Problem set
a) Name every place the passage about the Mausoleum of Shaohao uses to give the mausoleum's location.
b) Copy the passage about the Mausoleum of Shaohao word for word, starting with "The mausoleum complex is" and going on through "site in 1748.".
c) Write the next part of the passage about the Mausoleum of Shaohao, picking up after its last sentence.

Excerpted passage
The Mausoleum of Shaohao (少昊陵 (Shǎohào Líng)) is located in the north-east of Jiuxian Village, on the eastern outskirts of the city of Qufu in Shandong Province, China. The mausoleum complex honours Shaohao, the son of the first mythical Chinese ruler (the Yellow Emperor) and one of the mythical five emperors himself.

The mausoleum complex is best known for the pyramidal monument which stands in front of the tomb itself, and which is often mistaken for the tomb. Called "Shou Qiu" ("mound or hill of longevity"), this monument marks the birthplace of the Yellow Emperor according to legend. It is unique in China because of its pyramid-shaped stone construction. It consists of a mound that has been covered with stone slabs during the reign of Emperor Huizong of the Song dynasty in 1111 CE. The entire pyramid is 28.5 metres wide and 8.73 meters high. On its flat top stands a small pavilion that houses a statue, variously identified as the Yellow Emperor or Shaohao. The mound and tomb stands inside a compound with many old trees, chiefly thujas planted on the orders of the Qianlong Emperor of the Qing dynasty, who visited the site in 1748.

Supplied entries
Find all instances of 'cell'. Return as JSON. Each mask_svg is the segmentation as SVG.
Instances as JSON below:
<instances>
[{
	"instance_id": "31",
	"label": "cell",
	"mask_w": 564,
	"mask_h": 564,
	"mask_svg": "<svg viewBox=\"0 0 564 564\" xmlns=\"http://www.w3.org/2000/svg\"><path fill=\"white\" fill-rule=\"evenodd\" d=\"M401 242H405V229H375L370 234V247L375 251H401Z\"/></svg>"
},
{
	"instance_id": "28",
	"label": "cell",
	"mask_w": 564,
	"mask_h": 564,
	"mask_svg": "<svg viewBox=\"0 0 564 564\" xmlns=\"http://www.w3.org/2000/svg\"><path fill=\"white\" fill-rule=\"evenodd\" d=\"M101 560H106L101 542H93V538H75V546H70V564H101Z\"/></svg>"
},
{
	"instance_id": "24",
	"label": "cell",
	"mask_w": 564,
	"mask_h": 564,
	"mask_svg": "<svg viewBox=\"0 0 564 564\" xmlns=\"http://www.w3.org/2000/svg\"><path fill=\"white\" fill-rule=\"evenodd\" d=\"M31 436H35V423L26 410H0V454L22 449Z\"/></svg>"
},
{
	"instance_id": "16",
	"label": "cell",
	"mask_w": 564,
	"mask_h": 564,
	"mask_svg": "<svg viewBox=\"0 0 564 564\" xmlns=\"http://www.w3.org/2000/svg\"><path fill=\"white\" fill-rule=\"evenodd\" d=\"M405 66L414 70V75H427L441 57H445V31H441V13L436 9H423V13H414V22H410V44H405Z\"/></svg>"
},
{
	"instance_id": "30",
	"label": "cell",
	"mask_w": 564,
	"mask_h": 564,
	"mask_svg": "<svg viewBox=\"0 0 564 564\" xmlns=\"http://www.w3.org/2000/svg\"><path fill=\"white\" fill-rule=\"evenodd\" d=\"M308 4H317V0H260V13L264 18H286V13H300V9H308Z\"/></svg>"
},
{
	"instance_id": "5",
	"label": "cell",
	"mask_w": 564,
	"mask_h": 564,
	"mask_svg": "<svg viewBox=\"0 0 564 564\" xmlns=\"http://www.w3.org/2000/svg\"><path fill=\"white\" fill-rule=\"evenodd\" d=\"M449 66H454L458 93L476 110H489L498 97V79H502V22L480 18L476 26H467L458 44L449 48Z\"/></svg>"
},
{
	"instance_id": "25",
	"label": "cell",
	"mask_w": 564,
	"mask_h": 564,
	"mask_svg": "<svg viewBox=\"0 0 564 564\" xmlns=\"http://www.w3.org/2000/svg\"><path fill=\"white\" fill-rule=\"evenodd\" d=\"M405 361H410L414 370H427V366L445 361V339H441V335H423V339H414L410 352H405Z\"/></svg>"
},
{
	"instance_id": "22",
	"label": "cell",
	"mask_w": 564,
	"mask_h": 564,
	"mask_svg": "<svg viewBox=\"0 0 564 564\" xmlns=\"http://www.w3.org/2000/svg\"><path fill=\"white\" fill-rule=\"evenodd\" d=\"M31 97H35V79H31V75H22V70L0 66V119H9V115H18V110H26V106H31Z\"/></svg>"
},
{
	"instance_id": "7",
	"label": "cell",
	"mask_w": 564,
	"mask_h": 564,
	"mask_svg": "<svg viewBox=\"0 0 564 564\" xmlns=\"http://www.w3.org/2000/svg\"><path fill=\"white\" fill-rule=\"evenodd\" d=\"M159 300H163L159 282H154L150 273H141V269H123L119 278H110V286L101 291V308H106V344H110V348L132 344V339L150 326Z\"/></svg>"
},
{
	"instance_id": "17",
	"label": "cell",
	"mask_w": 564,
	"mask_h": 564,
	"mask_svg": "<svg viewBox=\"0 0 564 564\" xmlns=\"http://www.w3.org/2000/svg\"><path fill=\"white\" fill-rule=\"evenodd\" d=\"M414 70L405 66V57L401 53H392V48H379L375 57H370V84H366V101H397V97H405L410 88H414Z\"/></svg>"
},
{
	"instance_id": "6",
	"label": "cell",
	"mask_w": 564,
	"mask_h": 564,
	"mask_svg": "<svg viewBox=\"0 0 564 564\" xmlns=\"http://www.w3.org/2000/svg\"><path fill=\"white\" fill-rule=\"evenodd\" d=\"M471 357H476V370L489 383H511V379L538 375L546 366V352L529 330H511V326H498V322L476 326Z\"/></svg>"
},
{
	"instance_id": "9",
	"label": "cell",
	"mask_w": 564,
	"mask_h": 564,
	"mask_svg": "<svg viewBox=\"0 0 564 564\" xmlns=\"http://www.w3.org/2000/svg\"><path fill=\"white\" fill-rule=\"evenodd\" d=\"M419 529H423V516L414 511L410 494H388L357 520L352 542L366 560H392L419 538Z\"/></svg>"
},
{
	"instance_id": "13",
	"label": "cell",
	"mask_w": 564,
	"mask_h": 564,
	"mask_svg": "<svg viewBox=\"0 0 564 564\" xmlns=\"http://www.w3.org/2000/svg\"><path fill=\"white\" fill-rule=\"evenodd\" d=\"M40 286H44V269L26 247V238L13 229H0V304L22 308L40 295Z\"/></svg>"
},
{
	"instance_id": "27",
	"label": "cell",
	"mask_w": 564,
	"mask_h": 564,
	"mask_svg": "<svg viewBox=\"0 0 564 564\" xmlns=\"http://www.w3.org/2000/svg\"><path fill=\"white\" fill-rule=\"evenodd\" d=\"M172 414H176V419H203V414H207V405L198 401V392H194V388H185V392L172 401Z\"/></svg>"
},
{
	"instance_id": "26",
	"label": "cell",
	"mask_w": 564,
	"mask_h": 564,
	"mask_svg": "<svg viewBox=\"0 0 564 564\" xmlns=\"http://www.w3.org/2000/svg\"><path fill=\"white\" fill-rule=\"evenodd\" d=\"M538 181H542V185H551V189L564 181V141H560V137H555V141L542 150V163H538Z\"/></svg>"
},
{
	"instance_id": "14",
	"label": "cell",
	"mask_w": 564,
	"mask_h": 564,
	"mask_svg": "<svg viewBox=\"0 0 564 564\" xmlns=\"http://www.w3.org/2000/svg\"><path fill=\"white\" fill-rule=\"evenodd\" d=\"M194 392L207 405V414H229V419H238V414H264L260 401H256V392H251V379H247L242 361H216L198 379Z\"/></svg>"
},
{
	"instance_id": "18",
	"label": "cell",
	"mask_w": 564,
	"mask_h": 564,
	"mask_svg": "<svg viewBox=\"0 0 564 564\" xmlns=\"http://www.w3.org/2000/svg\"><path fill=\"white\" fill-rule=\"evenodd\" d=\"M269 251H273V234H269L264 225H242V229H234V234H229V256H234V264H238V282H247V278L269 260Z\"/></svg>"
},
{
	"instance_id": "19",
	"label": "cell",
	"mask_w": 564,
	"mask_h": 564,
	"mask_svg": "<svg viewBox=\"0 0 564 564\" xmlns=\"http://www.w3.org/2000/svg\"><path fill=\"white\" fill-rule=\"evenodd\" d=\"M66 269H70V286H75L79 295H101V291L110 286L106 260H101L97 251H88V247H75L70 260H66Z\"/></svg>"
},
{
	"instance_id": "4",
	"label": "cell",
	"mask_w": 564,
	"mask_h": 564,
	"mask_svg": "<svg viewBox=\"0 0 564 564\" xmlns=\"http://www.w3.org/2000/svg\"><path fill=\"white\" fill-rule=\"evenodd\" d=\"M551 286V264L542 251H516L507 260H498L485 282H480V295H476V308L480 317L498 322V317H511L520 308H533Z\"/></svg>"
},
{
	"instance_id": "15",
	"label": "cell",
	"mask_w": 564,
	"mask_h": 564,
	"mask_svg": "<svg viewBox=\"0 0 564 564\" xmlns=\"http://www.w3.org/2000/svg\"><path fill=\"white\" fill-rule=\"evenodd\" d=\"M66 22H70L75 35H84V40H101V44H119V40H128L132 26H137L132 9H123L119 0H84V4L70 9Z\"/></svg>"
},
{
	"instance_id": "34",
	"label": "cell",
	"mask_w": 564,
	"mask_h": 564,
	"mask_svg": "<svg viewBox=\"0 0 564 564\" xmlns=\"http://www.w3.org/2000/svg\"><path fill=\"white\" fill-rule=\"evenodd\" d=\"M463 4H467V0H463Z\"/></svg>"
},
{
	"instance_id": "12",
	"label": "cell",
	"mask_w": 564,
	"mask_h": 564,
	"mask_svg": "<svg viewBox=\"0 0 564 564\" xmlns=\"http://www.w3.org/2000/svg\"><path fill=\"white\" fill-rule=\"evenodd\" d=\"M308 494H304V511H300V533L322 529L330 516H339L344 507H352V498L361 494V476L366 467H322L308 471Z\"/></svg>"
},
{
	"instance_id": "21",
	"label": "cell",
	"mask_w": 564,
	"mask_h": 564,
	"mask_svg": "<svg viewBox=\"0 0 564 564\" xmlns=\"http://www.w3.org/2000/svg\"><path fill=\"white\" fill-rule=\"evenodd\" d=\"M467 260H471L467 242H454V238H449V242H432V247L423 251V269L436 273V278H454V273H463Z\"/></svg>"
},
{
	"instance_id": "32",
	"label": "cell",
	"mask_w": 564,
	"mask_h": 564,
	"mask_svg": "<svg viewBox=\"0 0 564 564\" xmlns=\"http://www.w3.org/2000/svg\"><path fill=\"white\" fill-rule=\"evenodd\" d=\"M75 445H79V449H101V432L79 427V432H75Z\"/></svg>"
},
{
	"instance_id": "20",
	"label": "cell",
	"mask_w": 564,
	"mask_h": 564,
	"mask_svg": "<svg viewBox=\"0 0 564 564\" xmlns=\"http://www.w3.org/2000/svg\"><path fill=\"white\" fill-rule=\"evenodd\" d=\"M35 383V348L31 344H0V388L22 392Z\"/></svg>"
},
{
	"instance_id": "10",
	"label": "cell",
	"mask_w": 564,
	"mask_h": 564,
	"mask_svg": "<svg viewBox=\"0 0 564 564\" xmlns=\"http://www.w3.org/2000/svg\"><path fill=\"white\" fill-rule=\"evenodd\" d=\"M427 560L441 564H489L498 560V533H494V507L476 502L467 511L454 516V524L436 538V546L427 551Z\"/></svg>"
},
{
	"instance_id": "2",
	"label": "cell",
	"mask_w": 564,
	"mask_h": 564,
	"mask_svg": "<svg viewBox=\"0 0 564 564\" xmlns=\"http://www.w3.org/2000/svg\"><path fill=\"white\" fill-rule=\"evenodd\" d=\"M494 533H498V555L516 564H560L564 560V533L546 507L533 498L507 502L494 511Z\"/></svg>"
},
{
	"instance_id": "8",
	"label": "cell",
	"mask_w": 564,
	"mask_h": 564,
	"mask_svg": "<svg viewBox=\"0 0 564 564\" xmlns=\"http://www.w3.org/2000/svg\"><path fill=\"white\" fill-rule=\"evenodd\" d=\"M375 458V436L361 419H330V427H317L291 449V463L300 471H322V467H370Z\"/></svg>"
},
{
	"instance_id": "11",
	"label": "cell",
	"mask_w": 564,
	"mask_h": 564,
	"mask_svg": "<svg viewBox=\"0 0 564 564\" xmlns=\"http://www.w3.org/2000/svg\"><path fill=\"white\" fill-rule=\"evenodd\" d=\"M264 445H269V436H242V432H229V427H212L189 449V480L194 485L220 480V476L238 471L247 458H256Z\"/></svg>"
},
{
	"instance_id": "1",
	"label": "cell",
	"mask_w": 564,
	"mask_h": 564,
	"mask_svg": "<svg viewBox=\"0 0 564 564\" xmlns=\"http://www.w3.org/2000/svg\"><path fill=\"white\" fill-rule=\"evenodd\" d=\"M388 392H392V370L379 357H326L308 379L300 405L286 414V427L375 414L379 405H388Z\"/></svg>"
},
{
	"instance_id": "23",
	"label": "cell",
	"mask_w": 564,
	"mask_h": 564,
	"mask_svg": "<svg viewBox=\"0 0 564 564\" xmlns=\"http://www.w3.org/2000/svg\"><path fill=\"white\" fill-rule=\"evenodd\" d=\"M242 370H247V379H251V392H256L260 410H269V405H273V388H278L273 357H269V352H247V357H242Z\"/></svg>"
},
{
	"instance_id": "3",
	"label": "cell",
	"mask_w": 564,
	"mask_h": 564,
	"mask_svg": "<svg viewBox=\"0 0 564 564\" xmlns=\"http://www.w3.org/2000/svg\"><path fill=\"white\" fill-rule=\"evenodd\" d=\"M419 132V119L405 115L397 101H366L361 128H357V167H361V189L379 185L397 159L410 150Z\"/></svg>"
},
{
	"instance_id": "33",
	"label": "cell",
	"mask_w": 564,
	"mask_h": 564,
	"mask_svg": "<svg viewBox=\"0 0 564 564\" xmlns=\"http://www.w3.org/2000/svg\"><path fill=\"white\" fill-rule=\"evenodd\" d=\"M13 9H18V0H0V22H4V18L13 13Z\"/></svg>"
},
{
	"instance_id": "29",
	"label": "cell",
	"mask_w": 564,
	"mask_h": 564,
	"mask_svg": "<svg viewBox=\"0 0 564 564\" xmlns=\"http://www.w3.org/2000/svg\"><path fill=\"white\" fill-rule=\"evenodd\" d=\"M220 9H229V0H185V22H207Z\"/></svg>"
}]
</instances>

Outputs in order
a) Jiuxian Village; Qufu; Shandong Province; China

b)
The mausoleum complex is best known for the pyramidal monument which stands in front of the tomb itself, and which is often mistaken for the tomb. Called "Shou Qiu" ("mound or hill of longevity"), this monument marks the birthplace of the Yellow Emperor according to legend. It is unique in China because of its pyramid-shaped stone construction. It consists of a mound that has been covered with stone slabs during the reign of Emperor Huizong of the Song dynasty in 1111 CE. The entire pyramid is 28.5 metres wide and 8.73 meters high. On its flat top stands a small pavilion that houses a statue, variously identified as the Yellow Emperor or Shaohao. The mound and tomb stands inside a compound with many old trees, chiefly thujas planted on the orders of the Qianlong Emperor of the Qing dynasty, who visited the site in 1748.

c)
The rather unusual design of this monument has long attracted visitors' notice. As Rev. A. Williamson, who visited the site in 1865, wrote:

The pyramid was not at all to be compared to the Egyptian ones for size, but of the same shape, and instantly reminded one of them. Anywhere but in China would we look for such structures. But this is another indication of the antiquity of the Chinese, and the oneness of the human race.

The tomb proper is only a few metres behind Shou Qiu. Shou Qiu was originally separate from Shaohao's tomb, but after the 12th century renovation of the tomb became part of the same complex that also included a shrine dedicated to the Yellow Emperor, and other buildings. When the tomb was renovated in 1738, the remainder of the complex had long disappeared, so a sacrificial hall was built for Shaohao (as was traditional for large tombs). As a site of mythological significance itself, Shou Qiu had to be preserved, so the sacrificial hall was built in front of Shou Qiu, and the pyramid was enclosed into the complex. The tomb itself is the large earthen tumulus behind the pyramidal monument.

Although there are no records of the excavation of the tomb itself, in 1978 excavations of the grounds of the enclosure uncovered various artefacts identified as Neolithic stone axes and shovels, and ceramics.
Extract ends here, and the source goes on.